Records:
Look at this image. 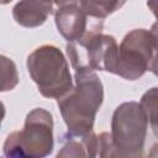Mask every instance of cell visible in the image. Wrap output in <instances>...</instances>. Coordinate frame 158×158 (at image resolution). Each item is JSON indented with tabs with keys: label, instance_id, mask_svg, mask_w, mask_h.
Returning a JSON list of instances; mask_svg holds the SVG:
<instances>
[{
	"label": "cell",
	"instance_id": "11",
	"mask_svg": "<svg viewBox=\"0 0 158 158\" xmlns=\"http://www.w3.org/2000/svg\"><path fill=\"white\" fill-rule=\"evenodd\" d=\"M146 117L148 120L149 126L152 127L153 133H157V88H152L148 90L141 99L139 102Z\"/></svg>",
	"mask_w": 158,
	"mask_h": 158
},
{
	"label": "cell",
	"instance_id": "4",
	"mask_svg": "<svg viewBox=\"0 0 158 158\" xmlns=\"http://www.w3.org/2000/svg\"><path fill=\"white\" fill-rule=\"evenodd\" d=\"M148 120L136 101L122 102L116 107L111 120L112 157L136 158L143 154Z\"/></svg>",
	"mask_w": 158,
	"mask_h": 158
},
{
	"label": "cell",
	"instance_id": "8",
	"mask_svg": "<svg viewBox=\"0 0 158 158\" xmlns=\"http://www.w3.org/2000/svg\"><path fill=\"white\" fill-rule=\"evenodd\" d=\"M64 144L58 152V157H96L98 156V136L93 131L84 135L63 136Z\"/></svg>",
	"mask_w": 158,
	"mask_h": 158
},
{
	"label": "cell",
	"instance_id": "13",
	"mask_svg": "<svg viewBox=\"0 0 158 158\" xmlns=\"http://www.w3.org/2000/svg\"><path fill=\"white\" fill-rule=\"evenodd\" d=\"M4 117H5V106H4V104L0 101V126H1V123H2Z\"/></svg>",
	"mask_w": 158,
	"mask_h": 158
},
{
	"label": "cell",
	"instance_id": "5",
	"mask_svg": "<svg viewBox=\"0 0 158 158\" xmlns=\"http://www.w3.org/2000/svg\"><path fill=\"white\" fill-rule=\"evenodd\" d=\"M157 69V33L144 28L130 31L117 47L114 74L136 80L146 72Z\"/></svg>",
	"mask_w": 158,
	"mask_h": 158
},
{
	"label": "cell",
	"instance_id": "3",
	"mask_svg": "<svg viewBox=\"0 0 158 158\" xmlns=\"http://www.w3.org/2000/svg\"><path fill=\"white\" fill-rule=\"evenodd\" d=\"M27 69L38 91L47 99H59L73 88L68 62L56 46L36 48L27 57Z\"/></svg>",
	"mask_w": 158,
	"mask_h": 158
},
{
	"label": "cell",
	"instance_id": "9",
	"mask_svg": "<svg viewBox=\"0 0 158 158\" xmlns=\"http://www.w3.org/2000/svg\"><path fill=\"white\" fill-rule=\"evenodd\" d=\"M79 6L91 17L104 20L123 6L126 0H78Z\"/></svg>",
	"mask_w": 158,
	"mask_h": 158
},
{
	"label": "cell",
	"instance_id": "10",
	"mask_svg": "<svg viewBox=\"0 0 158 158\" xmlns=\"http://www.w3.org/2000/svg\"><path fill=\"white\" fill-rule=\"evenodd\" d=\"M19 84V73L12 59L0 54V93L9 91Z\"/></svg>",
	"mask_w": 158,
	"mask_h": 158
},
{
	"label": "cell",
	"instance_id": "7",
	"mask_svg": "<svg viewBox=\"0 0 158 158\" xmlns=\"http://www.w3.org/2000/svg\"><path fill=\"white\" fill-rule=\"evenodd\" d=\"M52 12L53 5L48 0H20L12 9V17L20 26L35 28L44 23Z\"/></svg>",
	"mask_w": 158,
	"mask_h": 158
},
{
	"label": "cell",
	"instance_id": "12",
	"mask_svg": "<svg viewBox=\"0 0 158 158\" xmlns=\"http://www.w3.org/2000/svg\"><path fill=\"white\" fill-rule=\"evenodd\" d=\"M53 6L56 5V6H58V7H60V6H64V5H69V4H75L78 0H48Z\"/></svg>",
	"mask_w": 158,
	"mask_h": 158
},
{
	"label": "cell",
	"instance_id": "2",
	"mask_svg": "<svg viewBox=\"0 0 158 158\" xmlns=\"http://www.w3.org/2000/svg\"><path fill=\"white\" fill-rule=\"evenodd\" d=\"M4 156L9 158H43L53 149V117L42 109L30 111L25 126L11 132L4 143Z\"/></svg>",
	"mask_w": 158,
	"mask_h": 158
},
{
	"label": "cell",
	"instance_id": "14",
	"mask_svg": "<svg viewBox=\"0 0 158 158\" xmlns=\"http://www.w3.org/2000/svg\"><path fill=\"white\" fill-rule=\"evenodd\" d=\"M12 0H0V4L1 5H6V4H9V2H11Z\"/></svg>",
	"mask_w": 158,
	"mask_h": 158
},
{
	"label": "cell",
	"instance_id": "6",
	"mask_svg": "<svg viewBox=\"0 0 158 158\" xmlns=\"http://www.w3.org/2000/svg\"><path fill=\"white\" fill-rule=\"evenodd\" d=\"M56 25L58 32L68 42H74L101 32L104 20L89 16L77 4H69L58 7L56 11Z\"/></svg>",
	"mask_w": 158,
	"mask_h": 158
},
{
	"label": "cell",
	"instance_id": "1",
	"mask_svg": "<svg viewBox=\"0 0 158 158\" xmlns=\"http://www.w3.org/2000/svg\"><path fill=\"white\" fill-rule=\"evenodd\" d=\"M75 85L60 96L58 107L70 135L93 131L96 112L104 100V86L95 70L74 69Z\"/></svg>",
	"mask_w": 158,
	"mask_h": 158
}]
</instances>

• [Objective]: Gather every line of the records above that contains the string "Returning".

• [Finished task]:
Returning a JSON list of instances; mask_svg holds the SVG:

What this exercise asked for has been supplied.